While the language could be polemical, a common trait in contemporary socialist literature, there was also a clear intelligence at work here. The various problems identified by this pamphlet – the critique of official intellectuals and the role they play in maintaining dominant ideologies, the analysis of nationalism’s universalizing discourse and how that elides the competing social interests in favour of a harmonious vision of cross-class (but in actuality, bourgeois) harmony, the selectively defined notion of freedom that prevails in capitalist societies – all of these are familiar questions in twentieth- and twenty-first century academic writing.

Nonetheless, it also seems that “Russell” recognised how contentious this anti-nationalist critique of Sinn Féin could be in 1919; the author proceeds to claim that, in fact, it is Sinn Féin who are the truly anti-national force. Their proposed system of land tenure is “entirely foreign to Gaelic ideals as well being, from its very nature, opposed to a real virile National life.” It is telling that it as at this point that the pamphlet draws on familiarly national language of virility and the rebuilding of a pre-Norman Gaelic Ireland. He proposes a communal system of land ownership that, “Russell” claims, is the same as that which existed in the clan-system of Gaelic Ireland. Capitalist private property is thus presented as an insidious Anglo-Norman importation: “The whole Island was replanted in the good old English landlord and tenant style. The system was universally established from North to South, from East to West. The land that was communally owned by the Gaelic Clansmen became the fee-simple estate of Protestant, Catholic and Puritan landlord” and “the old Gaelic land system never again made its appearance in Ireland.”

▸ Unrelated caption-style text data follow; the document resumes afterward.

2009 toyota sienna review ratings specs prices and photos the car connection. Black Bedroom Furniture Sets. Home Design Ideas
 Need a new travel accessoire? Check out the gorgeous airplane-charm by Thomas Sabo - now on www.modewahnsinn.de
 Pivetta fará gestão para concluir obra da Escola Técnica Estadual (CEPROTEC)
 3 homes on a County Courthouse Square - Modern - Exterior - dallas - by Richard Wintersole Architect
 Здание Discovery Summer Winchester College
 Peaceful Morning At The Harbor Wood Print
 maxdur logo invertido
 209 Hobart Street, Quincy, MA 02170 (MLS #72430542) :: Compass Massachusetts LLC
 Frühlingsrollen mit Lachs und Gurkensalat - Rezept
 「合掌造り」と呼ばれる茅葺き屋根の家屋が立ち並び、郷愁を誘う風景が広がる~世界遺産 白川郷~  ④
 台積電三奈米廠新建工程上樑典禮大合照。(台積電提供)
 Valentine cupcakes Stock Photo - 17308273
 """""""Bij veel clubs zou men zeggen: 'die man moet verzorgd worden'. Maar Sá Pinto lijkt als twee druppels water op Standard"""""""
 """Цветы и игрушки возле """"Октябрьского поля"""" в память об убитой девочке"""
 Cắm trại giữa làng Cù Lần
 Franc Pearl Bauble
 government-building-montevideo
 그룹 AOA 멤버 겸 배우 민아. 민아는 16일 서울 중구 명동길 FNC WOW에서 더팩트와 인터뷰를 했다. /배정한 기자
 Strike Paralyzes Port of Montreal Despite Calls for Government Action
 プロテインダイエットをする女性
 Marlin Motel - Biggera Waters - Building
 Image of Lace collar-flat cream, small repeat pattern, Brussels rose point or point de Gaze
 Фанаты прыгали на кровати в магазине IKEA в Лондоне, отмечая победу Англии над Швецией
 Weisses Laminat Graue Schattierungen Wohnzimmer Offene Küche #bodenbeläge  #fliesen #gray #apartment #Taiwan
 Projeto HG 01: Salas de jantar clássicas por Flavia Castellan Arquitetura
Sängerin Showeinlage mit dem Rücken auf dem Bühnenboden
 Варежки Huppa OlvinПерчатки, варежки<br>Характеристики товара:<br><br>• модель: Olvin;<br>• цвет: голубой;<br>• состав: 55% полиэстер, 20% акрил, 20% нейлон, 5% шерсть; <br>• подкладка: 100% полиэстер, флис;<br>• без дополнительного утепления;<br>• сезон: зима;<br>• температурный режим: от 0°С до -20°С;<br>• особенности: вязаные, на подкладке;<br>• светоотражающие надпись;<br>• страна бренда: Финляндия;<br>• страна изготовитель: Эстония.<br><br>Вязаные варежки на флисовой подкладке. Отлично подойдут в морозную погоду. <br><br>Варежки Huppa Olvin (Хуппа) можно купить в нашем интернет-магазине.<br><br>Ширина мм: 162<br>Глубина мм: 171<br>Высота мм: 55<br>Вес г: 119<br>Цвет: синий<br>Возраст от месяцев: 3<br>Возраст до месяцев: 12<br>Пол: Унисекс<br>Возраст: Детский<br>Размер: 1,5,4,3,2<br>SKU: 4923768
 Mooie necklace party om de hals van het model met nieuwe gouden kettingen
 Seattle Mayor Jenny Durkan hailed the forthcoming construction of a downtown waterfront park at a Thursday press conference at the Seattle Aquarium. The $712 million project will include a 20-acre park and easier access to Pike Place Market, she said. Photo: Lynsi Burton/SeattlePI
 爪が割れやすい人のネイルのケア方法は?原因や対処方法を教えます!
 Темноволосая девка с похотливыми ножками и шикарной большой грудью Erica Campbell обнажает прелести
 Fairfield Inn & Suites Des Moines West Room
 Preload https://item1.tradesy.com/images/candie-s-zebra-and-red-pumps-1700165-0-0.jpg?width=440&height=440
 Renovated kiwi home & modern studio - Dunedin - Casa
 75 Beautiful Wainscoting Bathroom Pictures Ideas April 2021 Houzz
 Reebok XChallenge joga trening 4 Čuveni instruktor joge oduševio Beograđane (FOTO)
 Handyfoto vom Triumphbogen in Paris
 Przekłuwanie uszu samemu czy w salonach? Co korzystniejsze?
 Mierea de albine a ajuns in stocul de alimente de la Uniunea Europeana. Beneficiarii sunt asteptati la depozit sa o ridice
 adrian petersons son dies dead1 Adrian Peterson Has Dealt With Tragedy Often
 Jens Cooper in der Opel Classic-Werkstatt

The argument was clearly developed in a careful and judicious manner, making it doubly frustrating that the pamphlet’s pseudonymous author, “Charles Russell”, remains unknown. When the Cork Workers’ Club, a short-lived schism from the British and Irish Communist Organisation, reissued this pamphlet as part of a historical document series in 1977, they could do little but say that “Russell” was a self-described “wage slave of Ireland”[3] – which tells us little other than that this orthodox Marxist saw himself in correctly orthodox terms!

O Ceallaigh Signature 1

O Ceallaigh Signature 2 - From a 1932 Letter

What could be Ó Ceallaigh’s signature on the 1919 pamphlet and what is definitely his signature on a 1932 government memo

A possible clue as to the author’s identity, though, can be found on the front cover of the National Library of Ireland’s copy of this pamphlet. As well as what appears to be the signature of future president Sean T. Ó Ceallaigh, scrawled across the middle of the cover, there is a name and address: “P O Conaire, 56 Mary Street”. It is tempting to think that this is the well-known writer and language activist Pádraic Ó Conaire. The National Library do not keep records of when or how they acquire pamphlets like this, but this would suggest that both Ó Ceallaigh and Ó Conaire owned this specific copy of the pamphlet.

O Conaire Name + Address“P O Conaire 56 Mary St”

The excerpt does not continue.